The AI-CoScientist Paper Review Chatbot provides an interactive, conversational interface for evaluating and improving scientific papers.
# Run the chatbot
python scripts/chat_reviewer.pyChat naturally with the bot to:
- ✅ Evaluate paper quality
- ✅ Get improvement suggestions
- ✅ Apply automated enhancements
- ✅ Ask questions about scores
- ✅ Get step-by-step guidance
You: "Review my paper: paper.docx"
Bot: "Analyzing... Score: 7.96/10. Your methodology is strong (7.89)
but novelty could be improved (7.46). What would you like to
focus on?"
You: "Help me get to 8.5+"
Bot: "To reach 8.5, I recommend:
1. Transform title (30 min, +0.3 points)
2. Add theoretical justification (2 hours, +0.3 points)
3. Quantify impact (1 hour, +0.2 points)
Which would you like to start with?"
You: "Do number 2"
Bot: "Adding theoretical justification section...
Done! New score: 8.34/10 (+0.38 improvement)
Would you like to apply more enhancements?"
You: "Explain why my novelty score is low"
Bot: "Your novelty score of 7.46 suggests the contribution is
positioned as incremental rather than transformative.
Consider:
- Reframing title as solving a crisis
- Adding paradigm shift language
- Emphasizing what's uniquely new
Would you like help with this?"
You: "Hi, I have a paper I want to improve"
Bot: "Great!

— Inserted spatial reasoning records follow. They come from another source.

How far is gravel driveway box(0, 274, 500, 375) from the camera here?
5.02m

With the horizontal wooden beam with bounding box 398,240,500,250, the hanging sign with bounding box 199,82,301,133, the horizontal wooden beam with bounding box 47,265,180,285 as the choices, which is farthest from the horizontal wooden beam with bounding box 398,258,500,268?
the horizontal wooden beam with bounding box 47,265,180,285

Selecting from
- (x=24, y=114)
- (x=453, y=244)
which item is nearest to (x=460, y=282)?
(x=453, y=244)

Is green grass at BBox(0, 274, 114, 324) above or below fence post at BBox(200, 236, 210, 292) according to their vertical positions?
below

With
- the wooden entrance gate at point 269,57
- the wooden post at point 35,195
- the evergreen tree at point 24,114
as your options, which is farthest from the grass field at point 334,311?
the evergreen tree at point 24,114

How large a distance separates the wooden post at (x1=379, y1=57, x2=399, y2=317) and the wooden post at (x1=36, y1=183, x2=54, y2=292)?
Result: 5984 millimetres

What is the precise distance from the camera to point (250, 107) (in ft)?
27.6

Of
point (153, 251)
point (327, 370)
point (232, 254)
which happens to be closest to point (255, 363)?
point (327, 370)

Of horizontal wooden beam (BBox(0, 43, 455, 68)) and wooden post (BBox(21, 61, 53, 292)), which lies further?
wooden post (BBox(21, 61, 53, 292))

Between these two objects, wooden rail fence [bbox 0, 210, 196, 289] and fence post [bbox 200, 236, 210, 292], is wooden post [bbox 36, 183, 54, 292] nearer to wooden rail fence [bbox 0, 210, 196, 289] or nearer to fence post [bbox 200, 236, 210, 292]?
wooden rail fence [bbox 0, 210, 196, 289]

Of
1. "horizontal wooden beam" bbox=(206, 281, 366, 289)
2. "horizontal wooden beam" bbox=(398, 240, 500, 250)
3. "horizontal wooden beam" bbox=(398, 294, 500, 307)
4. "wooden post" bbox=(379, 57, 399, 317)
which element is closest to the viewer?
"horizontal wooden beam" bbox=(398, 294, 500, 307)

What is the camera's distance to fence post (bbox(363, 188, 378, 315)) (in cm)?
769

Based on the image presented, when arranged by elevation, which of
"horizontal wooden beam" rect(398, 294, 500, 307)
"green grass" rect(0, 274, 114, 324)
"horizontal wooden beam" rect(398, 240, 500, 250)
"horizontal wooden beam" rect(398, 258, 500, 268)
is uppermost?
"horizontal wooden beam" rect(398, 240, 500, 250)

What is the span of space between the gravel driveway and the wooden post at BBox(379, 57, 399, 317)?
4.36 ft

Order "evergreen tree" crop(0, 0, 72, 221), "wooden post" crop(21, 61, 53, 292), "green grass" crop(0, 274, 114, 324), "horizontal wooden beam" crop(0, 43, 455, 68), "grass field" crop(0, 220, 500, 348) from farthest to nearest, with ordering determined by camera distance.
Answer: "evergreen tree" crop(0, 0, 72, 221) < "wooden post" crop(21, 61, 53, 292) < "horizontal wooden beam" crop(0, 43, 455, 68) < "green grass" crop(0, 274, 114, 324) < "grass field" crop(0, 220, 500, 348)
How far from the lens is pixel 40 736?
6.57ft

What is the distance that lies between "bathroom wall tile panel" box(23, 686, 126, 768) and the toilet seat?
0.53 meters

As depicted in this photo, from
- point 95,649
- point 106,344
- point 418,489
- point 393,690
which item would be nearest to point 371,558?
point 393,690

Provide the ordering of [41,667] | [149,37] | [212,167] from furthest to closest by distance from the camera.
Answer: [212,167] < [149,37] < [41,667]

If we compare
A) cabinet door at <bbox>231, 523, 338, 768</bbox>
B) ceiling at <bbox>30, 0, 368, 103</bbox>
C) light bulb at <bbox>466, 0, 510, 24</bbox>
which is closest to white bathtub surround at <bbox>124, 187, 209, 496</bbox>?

I'd be happy to help. To get started, please share
the path to your paper file. For example:
'Review my paper: /path/to/paper.docx'"
You: "Review my paper: ~/Desktop/my-paper.docx"
Bot: "📊 Analysis complete!
Overall Score: 7.85/10 (Good - Respectable journals)
Strengths:
✅ Strong methodology (7.90/10)
✅ Clear writing (7.75/10)
Areas for improvement:
⚠️ Novelty (7.40/10) - Positioning could be stronger
⚠️ Significance (7.35/10) - Impact needs quantification
What would you like to work on?"
You: "What's wrong with my novelty score?"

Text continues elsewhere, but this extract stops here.